19

I'm plotting some geolocations (lon, lat) of tweets collected using the Stream API with a 7mi. radius. The picture below shows two maps of the same data, but using different alpha/transparency for each observation.

Looking at the map on the left, I noticed that the geolocations follow mostly a sort of imaginary "grid" with specific nodes. Anyone could help me to understand why this pattern surfaces?

enter image description here

Of course, I do have roundings in the coordinates, eg:

"loc: 42.7388,13.1798"         "loc: 42.6252,13.2948"         "loc: 42.6008,13.293"          "loc: 42.73,13.2028"          
"loc: 42.66918468,13.27893702"

but my question is why these roundings occur since I assumed that the Twitter API would guarantee the same level of precision?

Taras
  • 32,823
  • 4
  • 66
  • 137
Dambo
  • 289
  • 2
  • 10
  • 4
    It could either be the precision of the tweeter's GPS or other location data, or the twitter client only sending to a certain precision. Can you see what client sent the tweet? Is the grid 1/10 of a degree? Or is it a precise number of metres? Hmmmm – Spacedman Jan 19 '18 at 18:23
  • 1
    I didn't not scrape the data but they were collected using the Twitter API. The thing is some of the points are tracked at a high level of precision, some are rounded to the 4th decimal (hence the "grid" pattern). I was wondering why there is such a volatility in Twitter data though. The accuracy is definetely higher close to cities, and less in rural areas. I wonder if anyone ever had the same issues when dealing with twitter geolocation. – Dambo Jan 19 '18 at 19:08
  • 2
    It doesn't seem like Twitter provides only four decimal points, at least not a while back: https://gis.stackexchange.com/questions/119923/converting-twitter-tweets-into-points?rq=1 – underdark Jan 19 '18 at 19:23
  • 2
    It seems based on the version of the software that is used, and on the device: https://help.twitter.com/en/safety-and-security/tweet-location-settings – JGH Jan 19 '18 at 19:26
  • 1
    @underdark I'm not saying it does, otherwise, there wouldn't be any difference between the two maps. But it looks like many records are being rounded. I added a sample of my data to show that I do in fact have records with different degrees of accuracy – Dambo Jan 19 '18 at 19:26
  • 2
    they are being aggregated using a fishnet tessellation, or something similar. – atxgis Jan 19 '18 at 20:26
  • 2
    @atxgis any idea about who does the aggregation? Is the device that cannot communicate with a level of accuracy that is high enough? – Dambo Jan 19 '18 at 21:52
  • 2
    There is an option when tweeting to share precise location which is turned off by default. Can this be the reason for the rounding? – Techie_Gus Apr 01 '18 at 20:59
  • 1
    @Techie_Gus is that the same as for sharing the location? How is "precise" defined? – Dambo Apr 05 '18 at 02:53
  • 1
    @Dambo I didn't get your first question. As for the second I don't have data to compare precise location Vs. not precise. – Techie_Gus Apr 05 '18 at 05:55
  • 1
    this could be linked with some privacy issues. If it is too precise you can find the address of everybody. – radouxju Nov 06 '18 at 14:53
  • 2
    I'm surprised they have that many decimals. I also think privacy. With the data you have, you can generate a pretty nice looking heat map. You could also add a small amount of random jitter to your points before making the heat map.

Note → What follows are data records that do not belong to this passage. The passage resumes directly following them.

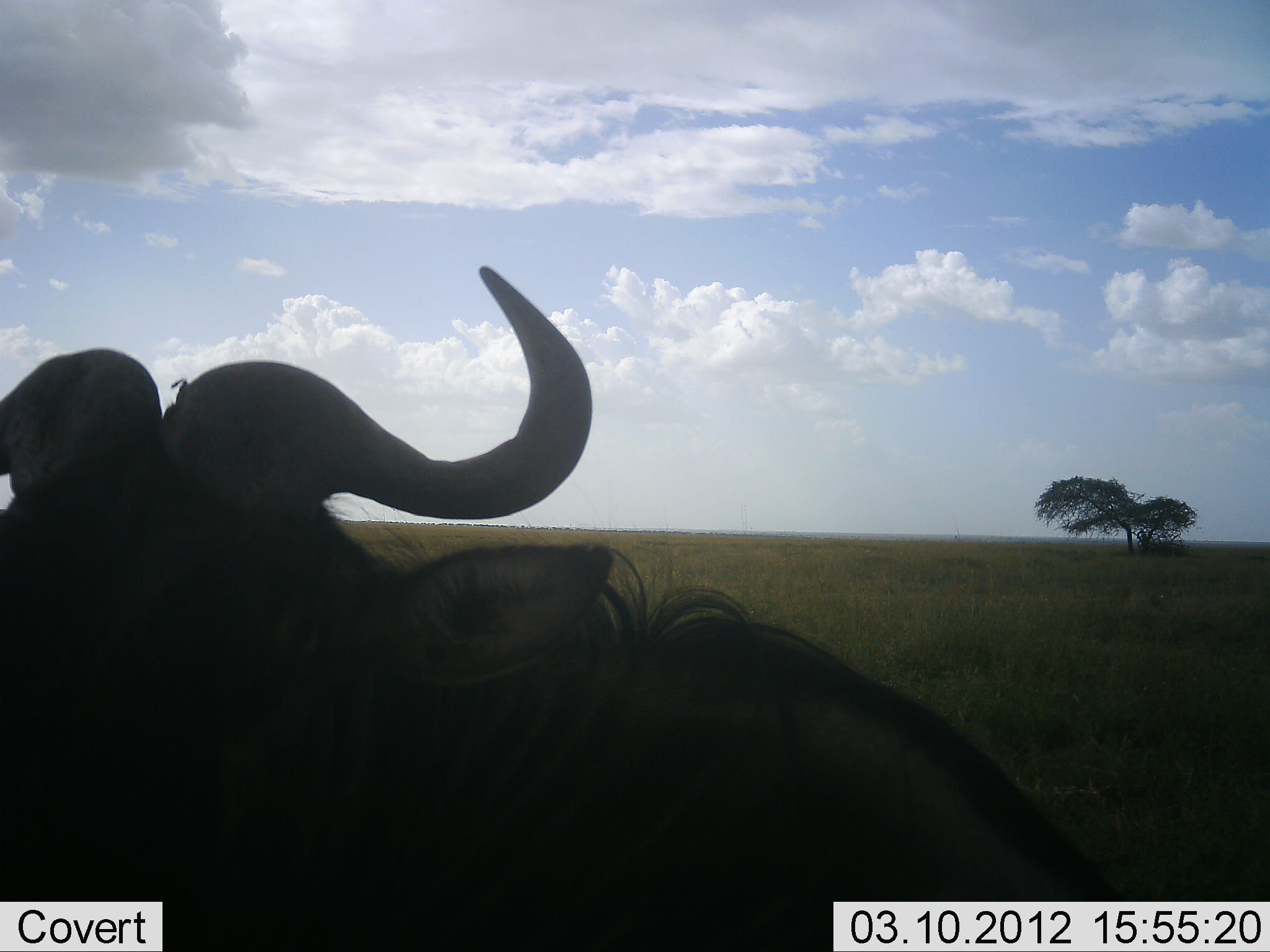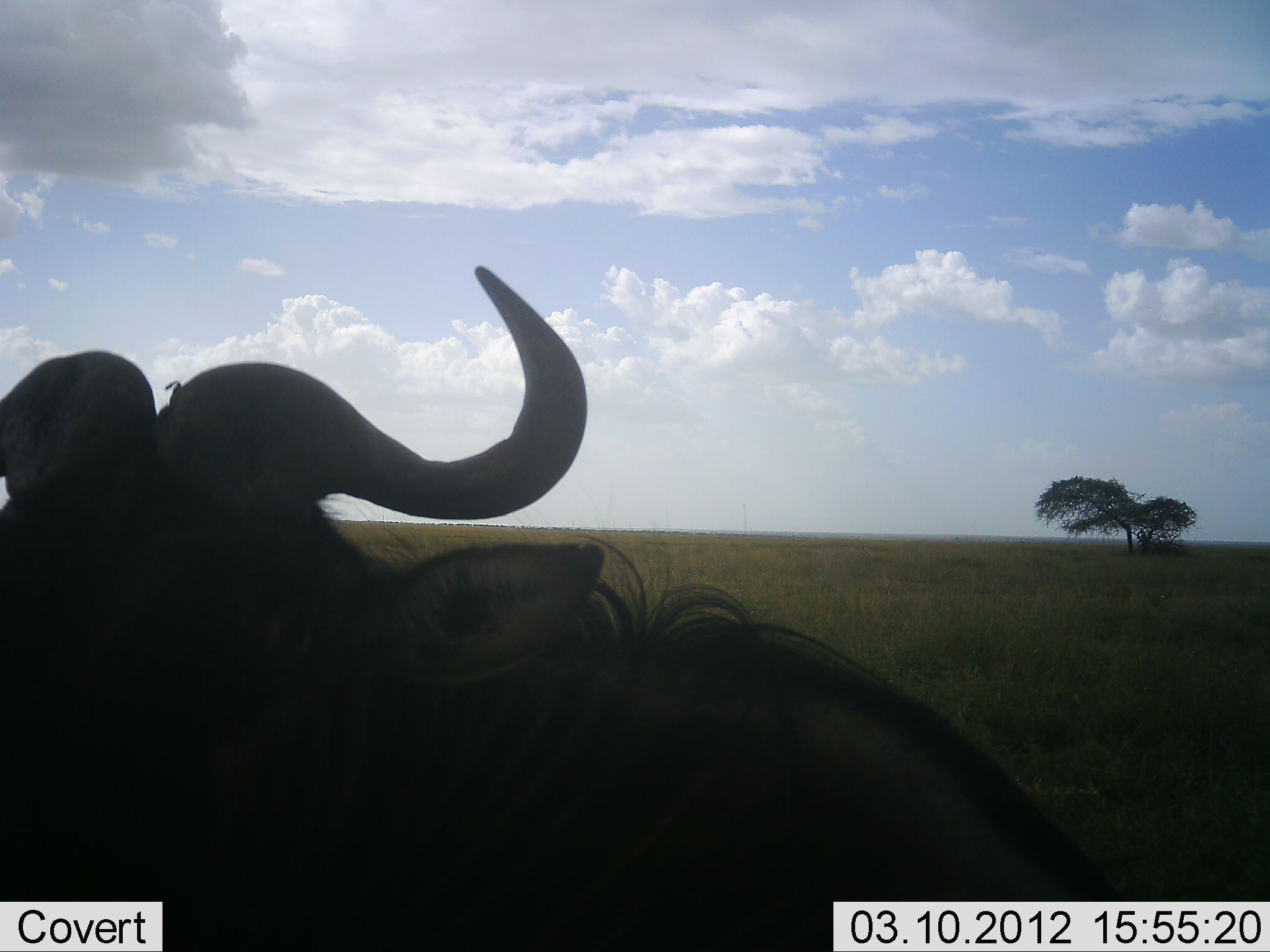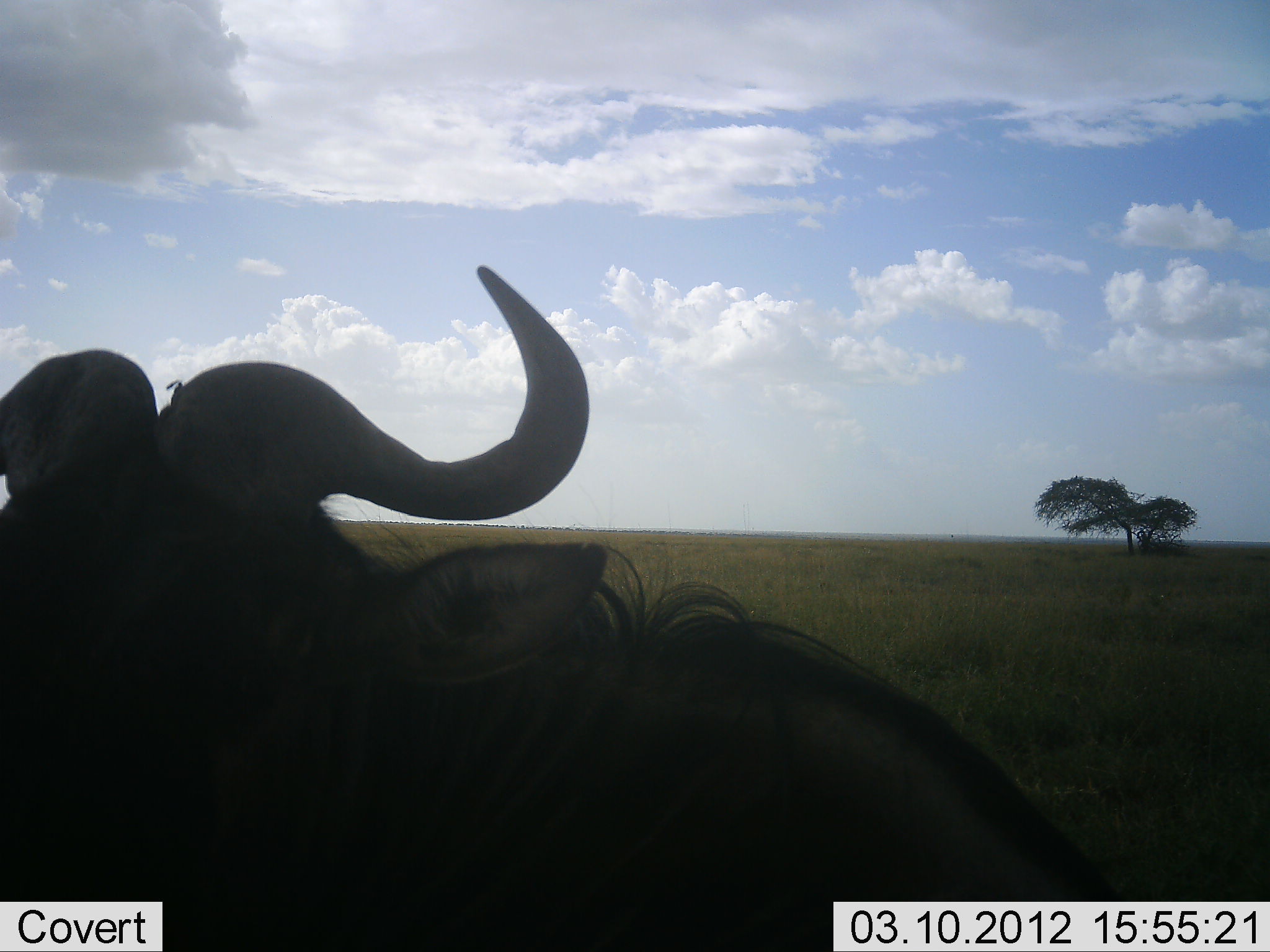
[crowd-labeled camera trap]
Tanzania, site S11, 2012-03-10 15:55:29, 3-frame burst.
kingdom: Animalia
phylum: Chordata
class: Mammalia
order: Artiodactyla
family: Bovidae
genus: Connochaetes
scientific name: Connochaetes taurinus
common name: blue wildebeest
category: wildebeest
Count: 1.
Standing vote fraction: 39%.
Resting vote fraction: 61%.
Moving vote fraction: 6%.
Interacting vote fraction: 0%.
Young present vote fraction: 0%.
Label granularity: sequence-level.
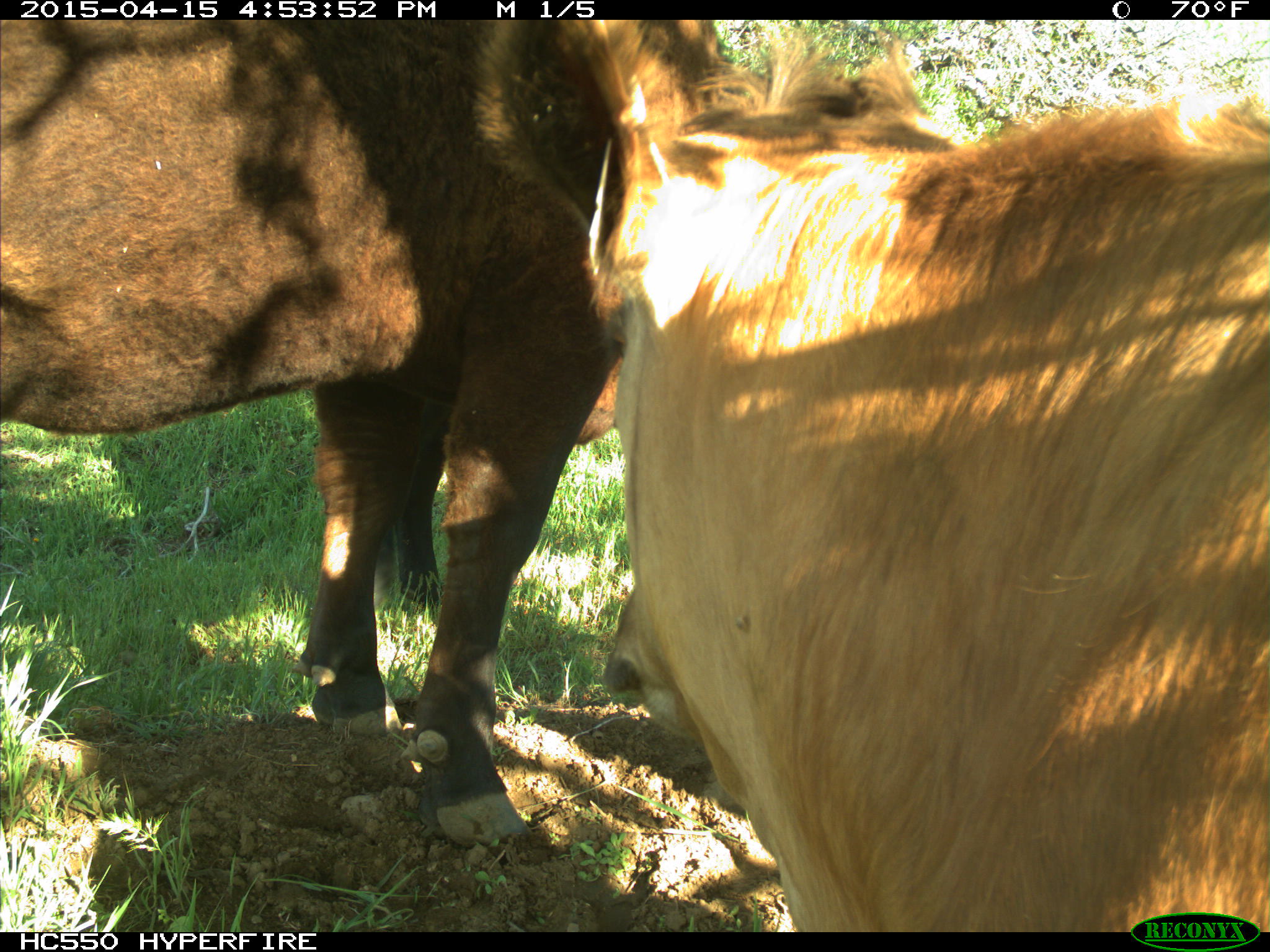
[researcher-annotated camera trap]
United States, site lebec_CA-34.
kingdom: Animalia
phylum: Chordata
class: Mammalia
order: Artiodactyla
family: Bovidae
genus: Bos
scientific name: Bos taurus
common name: domestic cow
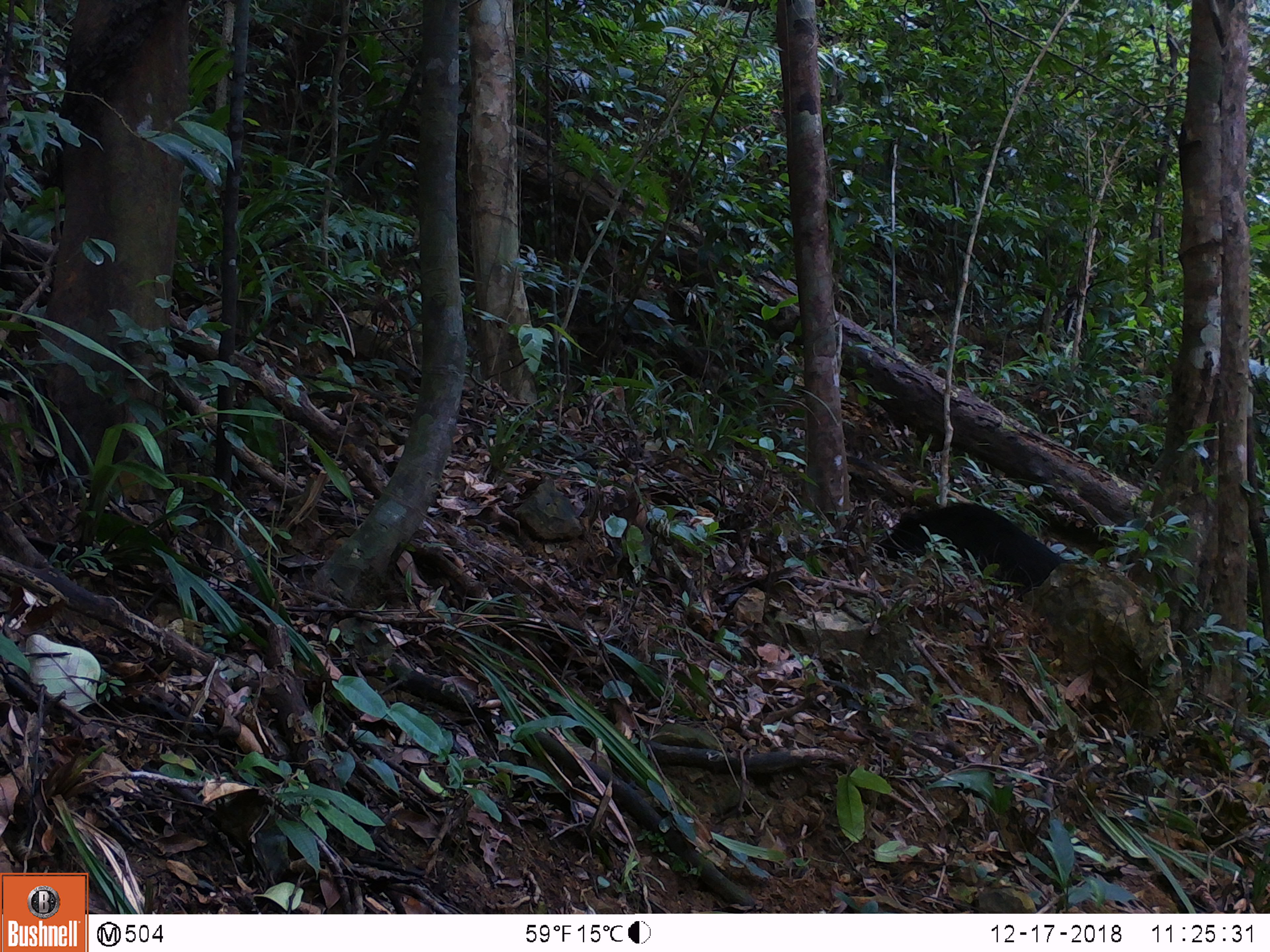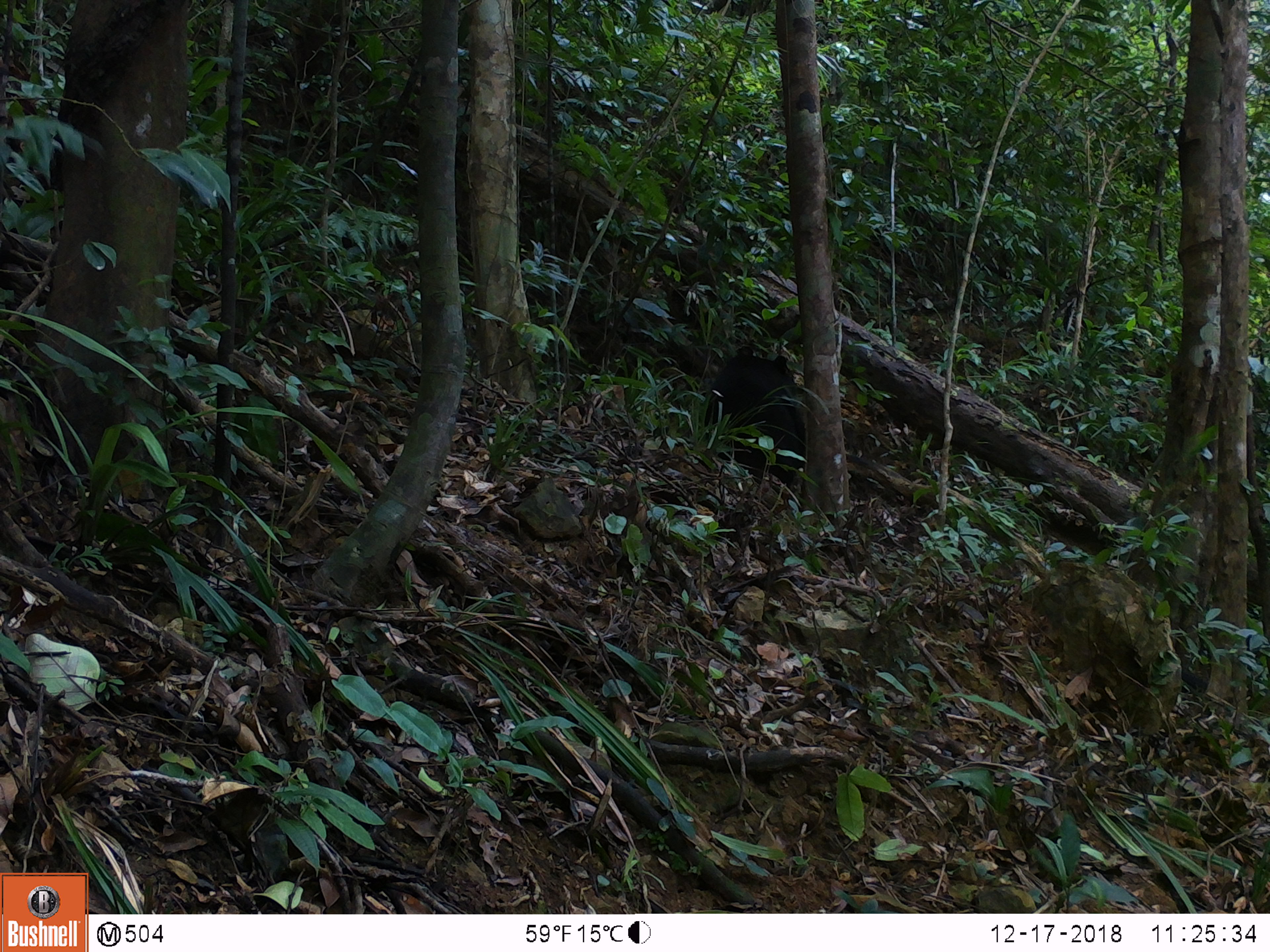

Of course, depends on what your goal is. – user1269942 Nov 10 '18 at 20:03
  • 1
    @user1269942 I was interested in understanding tweets' precision, and it turned out that ca. 30% is rounded to 4 decimals – Dambo Nov 11 '18 at 00:46
  • 1
    @user1269942 Given a large enough data set, the average of truly-random random offsets is zero. In such a scheme you could e.g. find someone's home address by looking for the largest cluster (in terms of point count) and averaging the cluster's point locations. – Alex Hajnal Nov 11 '18 at 22:08
  • 1
    @AlexHajnal good point but that is still possible to an extent even with the "rounded" locations, at least in areas that are not densely populated. I wonder if privacy was really a concern, shouldn't we see measures way less precise than 4 decimals? – Dambo Nov 11 '18 at 23:09
  • 1
    @Dambo Valid point. If you're going to provide location data at all you're going to have trade-offs. Honestly, even rounding to the hemisphere level could cause privacy problems, e.g. someone from Mumbai claiming to be in London on business but posting from a beach in Hawai'i. – Alex Hajnal Nov 11 '18 at 23:17

1 Answers1

4

I have looked at tweets to some extent. But not in your area.

But I suspect this is down to two types of tweets.

Actual tweets that fall into two categories. The correct geolocation with specific precision (see the tweets in the urban area), and town level geolocation (see the stacks in the urban area).

Then you have automated tweets. These are the ones that fall on the grids. For example for the data I am capturing:

enter image description here

The tweet highlighted above the black lines are all from an automated flood alert system.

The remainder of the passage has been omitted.